L’indemnité prévue à l’article L. 1226-14 du Code du travail, au paiement de laquelle l’employeur est tenu en cas de rupture du contrat de travail d’un salarié déclaré par le médecin du travail inapte à son emploi, en conséquence d’un accident du travail ou d’une maladie professionnelle, et dont le montant est égal à celui de l’indemnité prévue à l’article L. 1234-5 du même code, n’a pas la nature d’une indemnité de préavis. Elle ne doit pas être prise en compte pour le calcul des droits à congés payés. (Cass. soc. 17 mars 2019, pourvoi n° 17-19852).


Retraite : départ volontaire

Dès lors que les juges ont constaté l’absence de pressions exercées sur le salarié pour un départ à la retraite et l’absence de tout fait susceptible de constituer un manquement de l’employeur à son obligation de sécurité, le départ volontaire du salarié à la retraite n’était pas équivoque et la rupture du contrat de travail ne pouvait produire les effets d’un licenciement sans cause réelle et sérieuse. (Cass. soc. 17 mars 2019, pourvoi n° 18-11416).

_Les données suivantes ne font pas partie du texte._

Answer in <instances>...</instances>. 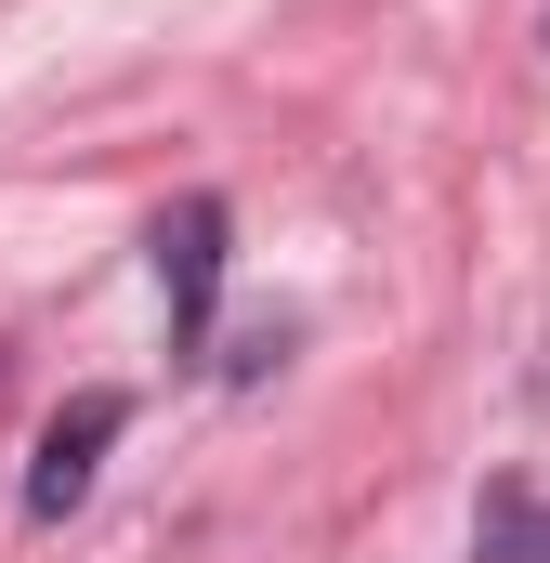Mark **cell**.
I'll use <instances>...</instances> for the list:
<instances>
[{
	"instance_id": "obj_2",
	"label": "cell",
	"mask_w": 550,
	"mask_h": 563,
	"mask_svg": "<svg viewBox=\"0 0 550 563\" xmlns=\"http://www.w3.org/2000/svg\"><path fill=\"white\" fill-rule=\"evenodd\" d=\"M157 288H170V341L197 354L210 341V301H223V197L157 210Z\"/></svg>"
},
{
	"instance_id": "obj_3",
	"label": "cell",
	"mask_w": 550,
	"mask_h": 563,
	"mask_svg": "<svg viewBox=\"0 0 550 563\" xmlns=\"http://www.w3.org/2000/svg\"><path fill=\"white\" fill-rule=\"evenodd\" d=\"M485 563H550V511L538 498H485Z\"/></svg>"
},
{
	"instance_id": "obj_1",
	"label": "cell",
	"mask_w": 550,
	"mask_h": 563,
	"mask_svg": "<svg viewBox=\"0 0 550 563\" xmlns=\"http://www.w3.org/2000/svg\"><path fill=\"white\" fill-rule=\"evenodd\" d=\"M119 432H132V394H79L66 420L40 432V459H26V511H40V525H66V511L92 498V472H106V445H119Z\"/></svg>"
}]
</instances>
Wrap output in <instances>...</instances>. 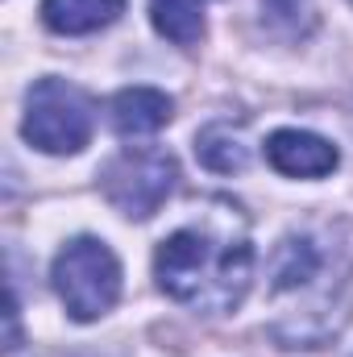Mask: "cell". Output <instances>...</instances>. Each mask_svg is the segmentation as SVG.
Wrapping results in <instances>:
<instances>
[{
	"label": "cell",
	"instance_id": "obj_1",
	"mask_svg": "<svg viewBox=\"0 0 353 357\" xmlns=\"http://www.w3.org/2000/svg\"><path fill=\"white\" fill-rule=\"evenodd\" d=\"M154 278L163 295L191 312L229 316L241 307L254 278V241L241 208L233 199H208L187 225L158 241Z\"/></svg>",
	"mask_w": 353,
	"mask_h": 357
},
{
	"label": "cell",
	"instance_id": "obj_2",
	"mask_svg": "<svg viewBox=\"0 0 353 357\" xmlns=\"http://www.w3.org/2000/svg\"><path fill=\"white\" fill-rule=\"evenodd\" d=\"M329 233L291 229L270 258V291L278 303H287L283 320L270 328L283 349H320L341 328L329 307H341L337 282H350L353 254H345V245H337Z\"/></svg>",
	"mask_w": 353,
	"mask_h": 357
},
{
	"label": "cell",
	"instance_id": "obj_3",
	"mask_svg": "<svg viewBox=\"0 0 353 357\" xmlns=\"http://www.w3.org/2000/svg\"><path fill=\"white\" fill-rule=\"evenodd\" d=\"M96 129V104L84 88L46 75L25 91V116H21V133L33 150L42 154H80L91 142Z\"/></svg>",
	"mask_w": 353,
	"mask_h": 357
},
{
	"label": "cell",
	"instance_id": "obj_4",
	"mask_svg": "<svg viewBox=\"0 0 353 357\" xmlns=\"http://www.w3.org/2000/svg\"><path fill=\"white\" fill-rule=\"evenodd\" d=\"M54 295L63 299L67 316L91 324L100 316H108L121 299V262L108 250V241L100 237H75L59 250L54 266H50Z\"/></svg>",
	"mask_w": 353,
	"mask_h": 357
},
{
	"label": "cell",
	"instance_id": "obj_5",
	"mask_svg": "<svg viewBox=\"0 0 353 357\" xmlns=\"http://www.w3.org/2000/svg\"><path fill=\"white\" fill-rule=\"evenodd\" d=\"M175 183H179L175 154L158 150V146H129L117 158H108L104 171H100L104 199L129 220H150L171 199Z\"/></svg>",
	"mask_w": 353,
	"mask_h": 357
},
{
	"label": "cell",
	"instance_id": "obj_6",
	"mask_svg": "<svg viewBox=\"0 0 353 357\" xmlns=\"http://www.w3.org/2000/svg\"><path fill=\"white\" fill-rule=\"evenodd\" d=\"M266 162L287 178H324L341 167V154L320 133H308V129H274L266 137Z\"/></svg>",
	"mask_w": 353,
	"mask_h": 357
},
{
	"label": "cell",
	"instance_id": "obj_7",
	"mask_svg": "<svg viewBox=\"0 0 353 357\" xmlns=\"http://www.w3.org/2000/svg\"><path fill=\"white\" fill-rule=\"evenodd\" d=\"M171 116H175V100L158 88H125L108 104V121L121 137H150L163 125H171Z\"/></svg>",
	"mask_w": 353,
	"mask_h": 357
},
{
	"label": "cell",
	"instance_id": "obj_8",
	"mask_svg": "<svg viewBox=\"0 0 353 357\" xmlns=\"http://www.w3.org/2000/svg\"><path fill=\"white\" fill-rule=\"evenodd\" d=\"M125 13V0H42V25L63 38H84L112 25Z\"/></svg>",
	"mask_w": 353,
	"mask_h": 357
},
{
	"label": "cell",
	"instance_id": "obj_9",
	"mask_svg": "<svg viewBox=\"0 0 353 357\" xmlns=\"http://www.w3.org/2000/svg\"><path fill=\"white\" fill-rule=\"evenodd\" d=\"M212 0H150V21L154 29L175 42V46H195L204 38V17Z\"/></svg>",
	"mask_w": 353,
	"mask_h": 357
},
{
	"label": "cell",
	"instance_id": "obj_10",
	"mask_svg": "<svg viewBox=\"0 0 353 357\" xmlns=\"http://www.w3.org/2000/svg\"><path fill=\"white\" fill-rule=\"evenodd\" d=\"M195 158L216 171V175H233V171H246L250 162V150L241 142V133H233L229 125H208L200 137H195Z\"/></svg>",
	"mask_w": 353,
	"mask_h": 357
},
{
	"label": "cell",
	"instance_id": "obj_11",
	"mask_svg": "<svg viewBox=\"0 0 353 357\" xmlns=\"http://www.w3.org/2000/svg\"><path fill=\"white\" fill-rule=\"evenodd\" d=\"M258 17L266 33L299 42L316 29V0H258Z\"/></svg>",
	"mask_w": 353,
	"mask_h": 357
},
{
	"label": "cell",
	"instance_id": "obj_12",
	"mask_svg": "<svg viewBox=\"0 0 353 357\" xmlns=\"http://www.w3.org/2000/svg\"><path fill=\"white\" fill-rule=\"evenodd\" d=\"M350 4H353V0H350Z\"/></svg>",
	"mask_w": 353,
	"mask_h": 357
}]
</instances>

Cotisations sociales : mise en demeure

L’absence d’une mention peut rendre nulle une mise en demeure ! Dans cette affaire, une mise en demeure litigieuse ne comportait aucune mention du délai d’un mois qui était imparti à la société concernée pour régulariser sa situation. Or, cette mention du délai d’un mois imparti à l’employeur pour régulariser sa situation et mentionnée par l’article L. 244-2 du Code de la sécurité sociale constitue une obligation. À défaut, la mise en demeure est entachée de nullité. (Nancy, Chambre sociale, section 1, 24 avril 2019, RG n° 17/02736).

Cotisations sociales : recours

Mise en demeure et contrainte, des liaisons difficiles ! Un débiteur mis en demeure de régulariser sa situation, n’ayant pas saisi la Commission de recours amiable (CRA) dans le délai réglementaire, conserve la possibilité de contester sa dette par le biais d’une opposition à la contrainte qui lui a été ultérieurement délivrée. En revanche, il n’est pas recevable à former opposition à l’encontre de la contrainte qui lui a été décernée en application de l’article R. 133-3 du Code de la sécurité sociale, pour parvenir au recouvrement des sommes qui lui sont réclamées par l’organisme de sécurité sociale, dès lors qu’il s’est abstenu de soumettre le rejet de son recours gracieux au tribunal des Affaires de sécurité sociale. (Amiens, 2° chambre protection sociale, 25 avril 2019, RG n° 18/03685).

Pendant le recours devant la CRA, les majorations de retard continuent de courir… La saisine par le cotisant de la CRA ne suspend pas le délai de prescription applicable aux actions en recouvrement des cotisations. (Amiens, 2° chambre protection sociale, 25 avril 2019, RG n° 18/03685).

Attention à toujours bien contester une décision de la commission de recours amiable ! À défaut de contestation de la décision de la CRA,  celle-ci est dotée de l’autorité de la chose décidée et est devenue définitive. Le cotisant n’est donc pas recevable à contester le bien-fondé de la créance revendiquée par la caisse. Toutefois, si celui-ci n’est plus recevable à contester le principe et le montant de sa dette, il garde néanmoins la possibilité de contester la régularité de l’action en recouvrement. (Amiens, 2° chambre protection sociale, 25 avril 2019, RG n° 18/03685).